California lawmakers OK highest statewide minimum wage

SACRAMENTO, Calif. (AP) — California lawmakers on Thursday approved the nation's highest statewide minimum wage of $15 an hour to take effect by 2022 after it was hailed by Democrats as an example to the nation as it struggles with a growing gap between rich and poor.

The legislation now goes to Gov. Jerry Brown, who says he will sign it into law Monday after previously working out the plan with labor unions.

Brown says the measure approved by the Legislature proves again that California can get things done and help people get ahead.

The state of New York was considering a similar move.

The income divide has become a key issue across the U.S., with President Barack Obama proposing an increase to the federal minimum wage and the issue getting attention in the Democratic presidential primary.

Democrats who control both legislative chambers in California hailed the increase as a boon to more than 2 million of state's poorest workers.

Republicans, however, echoed fears from business owners and economists that the annual increases — eventually tied to inflation — will compound California's image as hostile to business.

The Assembly passed SB3 with a 48-26 vote. The Senate followed, 26-12.

The increases would start with a boost from $10 to $10.50 on Jan. 1. Businesses with 25 or fewer employees would have an extra year to comply. Increases of $1 an hour would come every January until 2022. The governor could delay increases in times of budgetary or economic downturns.

California's current $10 an hour minimum wage is tied with Massachusetts for the highest among states. Only Washington, D.C., at $10.50 per hour is higher.

Los Angeles, Seattle and other cities have recently approved $15 minimum wages, while Oregon officials plan to increase the minimum to $14.75 an hour in cities and $12.50 in rural areas by 2022.

In New York, Gov. Andrew Cuomo and state lawmakers continued to negotiate Thursday over Cuomo's proposal to gradually raise the state's minimum wage from $9 to $15 by the end of 2018 in New York City and by mid-2021 elsewhere in the state.

Brown, a Democrat, was previously reluctant to raise the base wage. He negotiated the deal with labor unions to head off competing labor-backed November ballot initiatives that would have imposed swifter increases without some of the safeguards included in the legislation. Brown now says the most populous state's fast-growing economy can absorb the raises without the problems predicted by opponents.

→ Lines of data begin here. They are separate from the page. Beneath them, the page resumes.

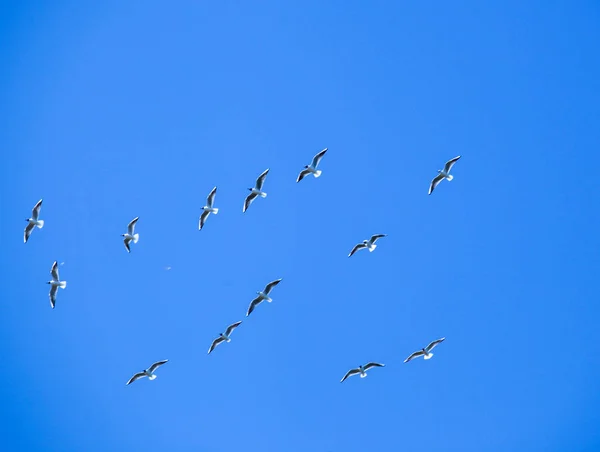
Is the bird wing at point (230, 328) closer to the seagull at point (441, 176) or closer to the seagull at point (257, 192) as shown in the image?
the seagull at point (257, 192)

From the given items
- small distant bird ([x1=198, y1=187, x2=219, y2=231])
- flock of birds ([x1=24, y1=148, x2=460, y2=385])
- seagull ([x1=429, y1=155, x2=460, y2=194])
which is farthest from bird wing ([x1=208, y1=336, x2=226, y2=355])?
seagull ([x1=429, y1=155, x2=460, y2=194])

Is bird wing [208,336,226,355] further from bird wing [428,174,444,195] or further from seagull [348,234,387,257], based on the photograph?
bird wing [428,174,444,195]

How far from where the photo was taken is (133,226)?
25.7 metres

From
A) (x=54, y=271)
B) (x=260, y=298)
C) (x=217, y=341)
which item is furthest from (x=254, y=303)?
(x=54, y=271)

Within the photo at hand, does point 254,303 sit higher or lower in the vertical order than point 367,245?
lower

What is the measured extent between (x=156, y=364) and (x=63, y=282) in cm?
509

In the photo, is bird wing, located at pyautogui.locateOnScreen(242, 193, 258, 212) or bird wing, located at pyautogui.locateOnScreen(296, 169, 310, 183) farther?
bird wing, located at pyautogui.locateOnScreen(296, 169, 310, 183)

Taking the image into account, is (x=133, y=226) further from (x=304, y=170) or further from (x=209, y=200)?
(x=304, y=170)

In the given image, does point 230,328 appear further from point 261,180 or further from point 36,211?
point 36,211

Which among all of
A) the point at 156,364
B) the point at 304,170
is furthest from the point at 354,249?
the point at 156,364

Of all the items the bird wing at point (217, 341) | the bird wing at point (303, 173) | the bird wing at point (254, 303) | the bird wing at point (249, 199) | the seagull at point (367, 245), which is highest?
the bird wing at point (303, 173)

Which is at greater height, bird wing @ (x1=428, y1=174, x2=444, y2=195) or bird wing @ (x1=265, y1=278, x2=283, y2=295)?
bird wing @ (x1=428, y1=174, x2=444, y2=195)

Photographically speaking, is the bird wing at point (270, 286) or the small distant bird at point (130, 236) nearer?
the bird wing at point (270, 286)

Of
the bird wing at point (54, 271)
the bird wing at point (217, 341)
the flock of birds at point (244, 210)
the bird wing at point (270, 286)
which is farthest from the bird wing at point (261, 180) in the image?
the bird wing at point (54, 271)
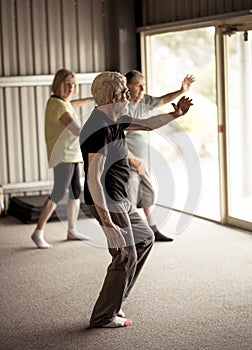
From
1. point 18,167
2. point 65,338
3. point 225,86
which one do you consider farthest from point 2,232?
point 65,338

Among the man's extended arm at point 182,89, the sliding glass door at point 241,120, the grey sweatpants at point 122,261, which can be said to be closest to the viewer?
the grey sweatpants at point 122,261

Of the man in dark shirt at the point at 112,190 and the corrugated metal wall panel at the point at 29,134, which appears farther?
the corrugated metal wall panel at the point at 29,134

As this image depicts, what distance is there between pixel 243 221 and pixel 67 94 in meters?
1.97

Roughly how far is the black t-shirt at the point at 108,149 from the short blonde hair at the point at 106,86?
8 centimetres

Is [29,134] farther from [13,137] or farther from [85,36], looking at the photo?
[85,36]

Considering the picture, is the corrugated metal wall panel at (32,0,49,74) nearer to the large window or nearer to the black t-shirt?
the large window

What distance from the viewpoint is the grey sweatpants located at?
13.6 feet

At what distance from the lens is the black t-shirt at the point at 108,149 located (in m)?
4.05

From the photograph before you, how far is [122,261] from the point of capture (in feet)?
13.6

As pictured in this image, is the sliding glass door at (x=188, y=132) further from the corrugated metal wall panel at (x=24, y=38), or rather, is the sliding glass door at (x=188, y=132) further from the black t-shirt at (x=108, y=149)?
the black t-shirt at (x=108, y=149)

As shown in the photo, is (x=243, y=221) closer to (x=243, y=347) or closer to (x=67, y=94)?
(x=67, y=94)

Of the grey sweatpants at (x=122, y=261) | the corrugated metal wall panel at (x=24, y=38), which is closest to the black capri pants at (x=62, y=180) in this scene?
the corrugated metal wall panel at (x=24, y=38)

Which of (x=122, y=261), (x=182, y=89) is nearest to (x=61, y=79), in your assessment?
(x=182, y=89)

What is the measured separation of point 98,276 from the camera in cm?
546
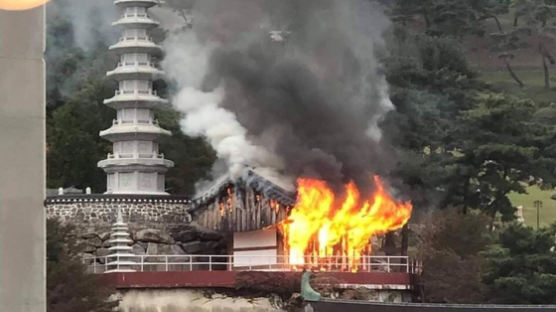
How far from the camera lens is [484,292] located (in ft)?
132

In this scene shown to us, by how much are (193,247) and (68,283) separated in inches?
421

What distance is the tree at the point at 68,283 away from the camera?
34.8 m

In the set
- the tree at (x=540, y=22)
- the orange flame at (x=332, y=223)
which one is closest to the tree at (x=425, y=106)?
the orange flame at (x=332, y=223)

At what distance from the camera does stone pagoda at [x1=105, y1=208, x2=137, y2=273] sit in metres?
41.9

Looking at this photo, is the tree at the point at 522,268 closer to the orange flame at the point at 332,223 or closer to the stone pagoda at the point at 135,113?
the orange flame at the point at 332,223

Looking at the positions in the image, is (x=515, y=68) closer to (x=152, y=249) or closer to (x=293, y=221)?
(x=152, y=249)

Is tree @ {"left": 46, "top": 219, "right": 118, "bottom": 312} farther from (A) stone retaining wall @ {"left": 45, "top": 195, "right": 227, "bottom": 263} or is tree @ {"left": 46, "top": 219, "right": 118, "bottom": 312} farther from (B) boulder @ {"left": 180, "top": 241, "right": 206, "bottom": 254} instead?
(B) boulder @ {"left": 180, "top": 241, "right": 206, "bottom": 254}

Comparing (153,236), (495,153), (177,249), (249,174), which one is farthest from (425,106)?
(249,174)

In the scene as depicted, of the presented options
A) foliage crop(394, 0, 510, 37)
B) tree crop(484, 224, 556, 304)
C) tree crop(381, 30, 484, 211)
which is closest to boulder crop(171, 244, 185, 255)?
tree crop(381, 30, 484, 211)

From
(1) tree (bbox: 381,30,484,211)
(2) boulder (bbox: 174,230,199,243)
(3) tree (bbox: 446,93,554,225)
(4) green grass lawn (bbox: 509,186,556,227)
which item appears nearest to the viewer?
(2) boulder (bbox: 174,230,199,243)

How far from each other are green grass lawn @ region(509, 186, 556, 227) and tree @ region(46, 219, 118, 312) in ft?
117
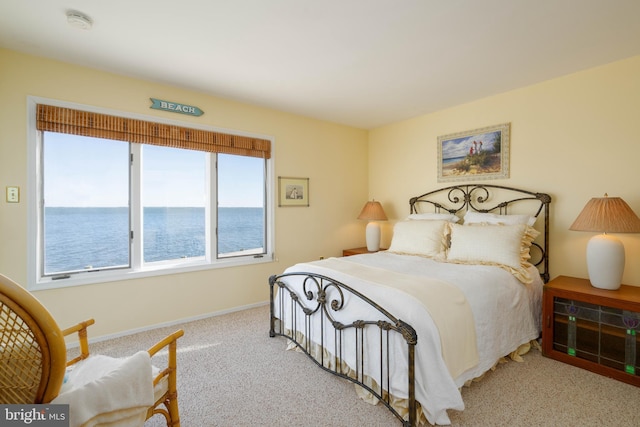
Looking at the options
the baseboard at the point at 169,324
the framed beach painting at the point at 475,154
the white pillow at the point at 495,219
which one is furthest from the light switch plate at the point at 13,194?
the framed beach painting at the point at 475,154

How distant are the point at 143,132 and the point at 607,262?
4.33 metres

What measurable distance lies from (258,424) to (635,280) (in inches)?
130

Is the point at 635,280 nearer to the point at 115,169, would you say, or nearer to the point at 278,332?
the point at 278,332

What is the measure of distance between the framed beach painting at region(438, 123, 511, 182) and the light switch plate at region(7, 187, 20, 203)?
4417mm

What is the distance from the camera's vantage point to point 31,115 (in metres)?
2.50

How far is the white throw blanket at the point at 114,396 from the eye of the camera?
3.19 ft

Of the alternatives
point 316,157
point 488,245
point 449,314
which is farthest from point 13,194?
point 488,245

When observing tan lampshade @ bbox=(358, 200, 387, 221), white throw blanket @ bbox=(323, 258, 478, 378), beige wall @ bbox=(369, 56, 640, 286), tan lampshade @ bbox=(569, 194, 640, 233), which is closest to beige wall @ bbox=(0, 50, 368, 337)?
tan lampshade @ bbox=(358, 200, 387, 221)

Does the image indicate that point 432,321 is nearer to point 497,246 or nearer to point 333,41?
point 497,246

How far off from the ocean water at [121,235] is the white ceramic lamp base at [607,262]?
352 centimetres

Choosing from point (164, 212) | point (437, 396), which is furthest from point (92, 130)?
point (437, 396)

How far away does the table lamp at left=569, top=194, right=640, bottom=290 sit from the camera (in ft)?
7.38

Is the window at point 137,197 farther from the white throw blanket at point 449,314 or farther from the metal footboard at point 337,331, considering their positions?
the white throw blanket at point 449,314

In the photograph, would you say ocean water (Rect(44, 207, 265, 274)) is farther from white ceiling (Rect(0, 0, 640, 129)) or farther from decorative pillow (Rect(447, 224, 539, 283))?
decorative pillow (Rect(447, 224, 539, 283))
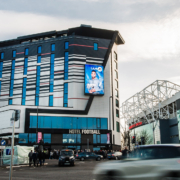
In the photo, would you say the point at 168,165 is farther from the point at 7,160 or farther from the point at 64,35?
the point at 64,35

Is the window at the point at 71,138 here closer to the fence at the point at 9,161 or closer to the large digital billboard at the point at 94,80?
the large digital billboard at the point at 94,80

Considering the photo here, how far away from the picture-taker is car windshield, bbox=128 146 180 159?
334 inches

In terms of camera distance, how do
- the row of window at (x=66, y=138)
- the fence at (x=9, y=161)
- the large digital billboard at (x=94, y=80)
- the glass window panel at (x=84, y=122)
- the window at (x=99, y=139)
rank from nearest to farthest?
1. the fence at (x=9, y=161)
2. the row of window at (x=66, y=138)
3. the window at (x=99, y=139)
4. the glass window panel at (x=84, y=122)
5. the large digital billboard at (x=94, y=80)

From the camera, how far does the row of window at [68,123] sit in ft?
189

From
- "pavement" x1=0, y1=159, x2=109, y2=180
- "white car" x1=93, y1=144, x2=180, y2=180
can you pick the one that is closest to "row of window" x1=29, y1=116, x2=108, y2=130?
"pavement" x1=0, y1=159, x2=109, y2=180

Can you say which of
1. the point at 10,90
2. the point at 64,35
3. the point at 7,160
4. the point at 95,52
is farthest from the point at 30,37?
the point at 7,160

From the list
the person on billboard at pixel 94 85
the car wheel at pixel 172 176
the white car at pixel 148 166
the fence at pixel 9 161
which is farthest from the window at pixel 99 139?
the car wheel at pixel 172 176

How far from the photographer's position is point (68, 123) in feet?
196

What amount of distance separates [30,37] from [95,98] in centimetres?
2820

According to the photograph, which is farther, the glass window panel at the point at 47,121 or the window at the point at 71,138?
the window at the point at 71,138

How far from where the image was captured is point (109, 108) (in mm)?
63219

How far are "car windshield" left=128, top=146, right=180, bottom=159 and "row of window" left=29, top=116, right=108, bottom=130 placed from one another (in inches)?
1960

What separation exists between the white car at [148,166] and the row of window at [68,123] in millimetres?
49697

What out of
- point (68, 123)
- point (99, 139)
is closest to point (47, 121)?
point (68, 123)
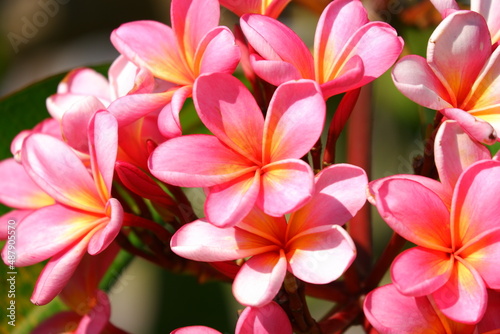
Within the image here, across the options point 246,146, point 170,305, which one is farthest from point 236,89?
point 170,305

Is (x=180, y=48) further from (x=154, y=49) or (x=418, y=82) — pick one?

About 2.2 million Californians now earn the minimum wage. The University of California, Berkeley, Center for Labor Research and Education, projected the increase would have a ripple effect for those whose wages would increase to keep pace.

The researchers project it would increase pay for 5.6 million Californians by an average of 24 percent. More than a third of the affected workers are parents. Latinos would benefit most because they hold a disproportionate number of low-wage jobs, the researchers said.

The right-leaning American Action Forum countered with its own projection that the increases could cost nearly 700,000 jobs

The increases are projected to eventually cost California taxpayers an additional $3.6 billion annually for higher government employee pay.

Art Pulaski, executive secretary-treasurer of the California Labor Federation, hailed what he called a historic day for California and the country.

"California takes a massive leap forward today in the fight to rebalance our nation's economy," Pulaski said in a statement.

However, Allan Zaremberg, president of the California Chamber of Commerce, said the increase was being made too fast.

"It is unfortunate the Legislature didn't take advantage of the opportunity to address the issue in a more balanced manner," he said.

Some members of the Legislature cited the nation's imbalance in wealth while voting in favor of the wage increase.

"While we have made great strides in recovering from the economic recession, we know the bulk of that growth has been to the benefit of the top 1 or 2 percent," said Assemblyman Roger Hernandez, D-West Covina. "Too many workers are working full-time for poverty wages."

State Sen. Isadore Hall, D-Compton, said many workers are struggling to cover living expenses.

"They're trying to figure out a way to buy their children diapers," he said. "They're finding out a way to buy their children milk. Or how might they be able to pay their utility bills."

Assemblyman Jim Patterson, R-Fresno, countered that such a drastic increase would force small business owners to make layoffs "with tears in their eyes," ultimately resulting in less employment.

"Business owners are going to go, is this an April Fool's joke?" Sen. John Moorlach, R-Costa Mesa, added.

After the Assembly and Senate votes, dozens of supporters gathered on the lawn outside the Capitol for a labor-organized rally. Many waved signs saying "$15 California."

Krystine Wilson, 27, of Carmichael said the higher wage will help her avoid racking up late fees and payday loans when the $10 an hour she earns at a fast-food restaurant isn't enough.

"We have to decide whether or not we want to pay a certain utility bill, or do we want to pay the rent?" Wilson said. "We have to make that decision every month."


Associated Press writer Don Thompson contributed to this report.


This story has been corrected to show that State Sen. Isadore Hall is a man.